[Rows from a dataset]
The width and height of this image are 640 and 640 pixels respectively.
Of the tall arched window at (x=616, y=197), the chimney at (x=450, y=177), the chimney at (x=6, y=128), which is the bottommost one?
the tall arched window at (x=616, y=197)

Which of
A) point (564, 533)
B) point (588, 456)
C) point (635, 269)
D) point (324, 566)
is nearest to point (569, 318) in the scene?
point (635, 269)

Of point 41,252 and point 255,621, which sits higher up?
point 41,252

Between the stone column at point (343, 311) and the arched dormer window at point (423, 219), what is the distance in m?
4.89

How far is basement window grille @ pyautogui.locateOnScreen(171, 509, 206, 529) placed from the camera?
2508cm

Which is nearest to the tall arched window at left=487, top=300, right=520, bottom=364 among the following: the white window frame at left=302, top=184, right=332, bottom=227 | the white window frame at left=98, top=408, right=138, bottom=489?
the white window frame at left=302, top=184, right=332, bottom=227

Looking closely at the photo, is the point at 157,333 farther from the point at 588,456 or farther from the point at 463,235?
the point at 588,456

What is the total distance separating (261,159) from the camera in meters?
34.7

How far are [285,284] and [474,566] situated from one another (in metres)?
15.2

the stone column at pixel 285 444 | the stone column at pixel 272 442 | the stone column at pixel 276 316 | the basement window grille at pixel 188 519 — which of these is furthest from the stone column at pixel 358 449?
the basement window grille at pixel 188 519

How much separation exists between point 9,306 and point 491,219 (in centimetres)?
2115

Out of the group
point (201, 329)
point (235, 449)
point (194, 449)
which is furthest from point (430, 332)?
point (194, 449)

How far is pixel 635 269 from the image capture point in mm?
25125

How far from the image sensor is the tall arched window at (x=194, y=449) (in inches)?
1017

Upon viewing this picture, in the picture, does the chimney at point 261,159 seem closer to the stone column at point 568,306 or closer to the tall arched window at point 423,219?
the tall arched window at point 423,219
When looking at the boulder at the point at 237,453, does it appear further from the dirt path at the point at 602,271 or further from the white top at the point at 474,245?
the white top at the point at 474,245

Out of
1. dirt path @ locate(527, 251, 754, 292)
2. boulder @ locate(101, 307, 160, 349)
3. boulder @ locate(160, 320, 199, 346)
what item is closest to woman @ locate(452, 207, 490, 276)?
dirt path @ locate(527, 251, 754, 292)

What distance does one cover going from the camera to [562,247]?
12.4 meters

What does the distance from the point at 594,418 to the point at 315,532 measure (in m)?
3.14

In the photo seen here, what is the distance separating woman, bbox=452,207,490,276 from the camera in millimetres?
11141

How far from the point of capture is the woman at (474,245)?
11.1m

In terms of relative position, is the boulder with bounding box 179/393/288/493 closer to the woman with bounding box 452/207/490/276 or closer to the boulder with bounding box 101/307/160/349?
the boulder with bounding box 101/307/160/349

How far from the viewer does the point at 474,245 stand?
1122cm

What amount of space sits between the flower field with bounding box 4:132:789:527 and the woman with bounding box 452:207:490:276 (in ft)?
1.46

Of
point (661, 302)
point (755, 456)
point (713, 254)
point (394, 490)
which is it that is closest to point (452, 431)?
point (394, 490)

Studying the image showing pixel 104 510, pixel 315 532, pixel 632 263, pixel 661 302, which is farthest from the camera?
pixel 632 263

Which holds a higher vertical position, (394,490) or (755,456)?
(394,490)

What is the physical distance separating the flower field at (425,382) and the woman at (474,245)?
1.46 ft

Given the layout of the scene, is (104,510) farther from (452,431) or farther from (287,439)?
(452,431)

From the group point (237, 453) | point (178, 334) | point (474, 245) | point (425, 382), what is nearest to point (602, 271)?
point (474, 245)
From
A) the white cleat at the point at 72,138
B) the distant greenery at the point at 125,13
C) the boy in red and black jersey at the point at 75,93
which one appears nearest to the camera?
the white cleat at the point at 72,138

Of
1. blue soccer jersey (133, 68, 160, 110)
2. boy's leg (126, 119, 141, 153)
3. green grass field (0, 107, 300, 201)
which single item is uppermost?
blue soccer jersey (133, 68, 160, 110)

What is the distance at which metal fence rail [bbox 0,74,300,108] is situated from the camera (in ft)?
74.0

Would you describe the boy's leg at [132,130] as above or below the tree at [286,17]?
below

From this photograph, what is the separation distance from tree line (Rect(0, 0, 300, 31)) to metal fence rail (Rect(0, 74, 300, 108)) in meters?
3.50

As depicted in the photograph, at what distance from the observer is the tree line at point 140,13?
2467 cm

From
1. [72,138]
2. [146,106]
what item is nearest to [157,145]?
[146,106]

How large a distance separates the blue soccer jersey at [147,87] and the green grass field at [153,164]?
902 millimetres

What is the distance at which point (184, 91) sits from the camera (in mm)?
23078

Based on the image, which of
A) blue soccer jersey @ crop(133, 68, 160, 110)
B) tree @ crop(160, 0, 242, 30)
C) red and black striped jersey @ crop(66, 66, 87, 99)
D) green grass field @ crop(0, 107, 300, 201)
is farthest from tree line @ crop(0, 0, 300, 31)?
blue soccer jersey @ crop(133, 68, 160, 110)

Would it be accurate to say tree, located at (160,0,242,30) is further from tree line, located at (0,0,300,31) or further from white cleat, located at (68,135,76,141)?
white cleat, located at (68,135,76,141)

▶ _What is being asked_: Above are the records; copy exactly the lines from the one with "Studying the image" through the final line.

▶ _Solution to this exercise_:
Studying the image showing pixel 104 510, pixel 315 532, pixel 632 263, pixel 661 302, which is farthest from the camera?
pixel 632 263

Which holds a higher vertical position, (394,490) or (755,456)?
(394,490)

What is the physical distance separating the flower field at (425,382) and the woman at (474,245)?
1.46 ft

Given the layout of the scene, is (104,510) farther from (452,431) or farther from (287,439)?
(452,431)

From the group point (237, 453) | point (178, 334) | point (474, 245) | point (425, 382), what is nearest to point (602, 271)?
point (474, 245)
From
A) the white cleat at the point at 72,138
B) the distant greenery at the point at 125,13
C) the boy in red and black jersey at the point at 75,93
which one appears nearest to the camera?
the white cleat at the point at 72,138

Of
1. blue soccer jersey (133, 68, 160, 110)
2. boy's leg (126, 119, 141, 153)
3. green grass field (0, 107, 300, 201)
which single item is uppermost?
blue soccer jersey (133, 68, 160, 110)

What is the distance at which metal fence rail [bbox 0,74,300,108] is situated from the camera (in ft)?
74.0

Would you describe the boy's leg at [132,130] as above or below the tree at [286,17]?
below

From this photograph, what is the separation distance from tree line (Rect(0, 0, 300, 31)) to metal fence rail (Rect(0, 74, 300, 108)) in meters?
3.50

As depicted in the photograph, at what distance from the observer is the tree line at point 140,13?
2467 cm

From
1. [72,138]
2. [146,106]
what item is nearest to [157,145]?
[146,106]

How large a distance separates the blue soccer jersey at [147,87] and the green grass field at [153,164]?
902 millimetres

What is the distance at which point (184, 91) sits from the camera (in mm)?
23078

Based on the image, which of
A) blue soccer jersey @ crop(133, 68, 160, 110)
B) tree @ crop(160, 0, 242, 30)
C) red and black striped jersey @ crop(66, 66, 87, 99)
D) green grass field @ crop(0, 107, 300, 201)
is farthest from tree line @ crop(0, 0, 300, 31)?
blue soccer jersey @ crop(133, 68, 160, 110)

Would it be accurate to say tree, located at (160,0,242,30) is further from tree line, located at (0,0,300,31) or further from white cleat, located at (68,135,76,141)?
white cleat, located at (68,135,76,141)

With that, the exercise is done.